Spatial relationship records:
#####
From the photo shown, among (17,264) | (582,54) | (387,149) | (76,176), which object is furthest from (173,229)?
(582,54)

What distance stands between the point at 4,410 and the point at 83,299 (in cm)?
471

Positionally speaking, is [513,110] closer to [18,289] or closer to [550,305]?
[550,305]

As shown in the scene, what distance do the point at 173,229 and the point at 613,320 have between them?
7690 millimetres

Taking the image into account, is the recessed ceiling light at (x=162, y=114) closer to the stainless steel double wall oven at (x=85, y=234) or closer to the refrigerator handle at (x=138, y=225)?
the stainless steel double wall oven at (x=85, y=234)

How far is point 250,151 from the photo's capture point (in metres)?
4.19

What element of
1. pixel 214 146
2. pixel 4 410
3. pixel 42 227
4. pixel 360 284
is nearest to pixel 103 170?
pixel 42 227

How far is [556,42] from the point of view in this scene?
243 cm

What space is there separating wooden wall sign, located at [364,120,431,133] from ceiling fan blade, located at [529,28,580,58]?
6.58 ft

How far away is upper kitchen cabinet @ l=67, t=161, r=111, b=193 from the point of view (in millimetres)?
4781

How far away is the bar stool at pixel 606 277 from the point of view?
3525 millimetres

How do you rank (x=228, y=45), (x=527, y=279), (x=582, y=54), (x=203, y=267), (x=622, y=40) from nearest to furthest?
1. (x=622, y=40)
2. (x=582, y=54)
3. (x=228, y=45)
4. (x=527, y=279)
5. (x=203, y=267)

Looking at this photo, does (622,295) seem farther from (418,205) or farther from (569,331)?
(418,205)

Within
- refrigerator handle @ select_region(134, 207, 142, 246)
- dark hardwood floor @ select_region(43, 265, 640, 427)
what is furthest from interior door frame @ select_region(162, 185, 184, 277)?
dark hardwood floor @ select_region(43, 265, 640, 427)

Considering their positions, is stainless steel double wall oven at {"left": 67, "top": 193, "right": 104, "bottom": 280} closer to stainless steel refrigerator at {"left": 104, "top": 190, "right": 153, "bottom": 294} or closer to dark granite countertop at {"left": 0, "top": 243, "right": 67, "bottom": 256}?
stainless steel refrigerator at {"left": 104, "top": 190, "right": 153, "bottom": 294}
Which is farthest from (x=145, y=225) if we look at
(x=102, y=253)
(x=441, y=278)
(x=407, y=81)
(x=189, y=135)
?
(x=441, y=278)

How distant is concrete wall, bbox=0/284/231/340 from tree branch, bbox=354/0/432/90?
#####
__Brief__. Copy every one of the records above word for word, keeping each line as it appears.

__Reply__.
From the photo shown, among (17,264) | (582,54) | (387,149) | (76,176), which object is furthest from (173,229)?
(582,54)

What distance stands between the point at 4,410 and the point at 83,299 (in cm)?
471

Positionally speaking, is [513,110] closer to [18,289] or closer to [550,305]?
[550,305]

As shown in the scene, what distance do the point at 173,229 and the point at 613,320 have between them?
7690 millimetres

Taking the image into account, is the recessed ceiling light at (x=162, y=114) closer to the stainless steel double wall oven at (x=85, y=234) or closer to the refrigerator handle at (x=138, y=225)?
the stainless steel double wall oven at (x=85, y=234)

How far is point 250,151 from the photo's capture point (in metres)?
4.19

What element of
1. pixel 214 146
2. pixel 4 410
3. pixel 42 227
4. pixel 360 284
is nearest to pixel 103 170?
pixel 42 227

How far is [556,42] from the point of view in this scene?
243 cm

What space is there separating wooden wall sign, located at [364,120,431,133] from ceiling fan blade, located at [529,28,580,58]?
6.58 ft

How far away is upper kitchen cabinet @ l=67, t=161, r=111, b=193 from the point of view (in millimetres)?
4781

How far away is the bar stool at pixel 606 277 from the point of view?
3525 millimetres

How do you rank (x=228, y=45), (x=527, y=279), (x=582, y=54), (x=203, y=267), (x=622, y=40) from nearest to furthest?
1. (x=622, y=40)
2. (x=582, y=54)
3. (x=228, y=45)
4. (x=527, y=279)
5. (x=203, y=267)

Looking at this photo, does (622,295) seem farther from (418,205) or farther from (569,331)?
(418,205)

Within
- refrigerator handle @ select_region(134, 207, 142, 246)
- dark hardwood floor @ select_region(43, 265, 640, 427)
what is furthest from interior door frame @ select_region(162, 185, 184, 277)?
dark hardwood floor @ select_region(43, 265, 640, 427)

Considering their positions, is stainless steel double wall oven at {"left": 67, "top": 193, "right": 104, "bottom": 280} closer to stainless steel refrigerator at {"left": 104, "top": 190, "right": 153, "bottom": 294} or closer to dark granite countertop at {"left": 0, "top": 243, "right": 67, "bottom": 256}?
stainless steel refrigerator at {"left": 104, "top": 190, "right": 153, "bottom": 294}
Which is farthest from (x=145, y=225) if we look at
(x=102, y=253)
(x=441, y=278)
(x=407, y=81)
(x=189, y=135)
?
(x=441, y=278)

How distant is concrete wall, bbox=0/284/231/340 from tree branch, bbox=354/0/432/90?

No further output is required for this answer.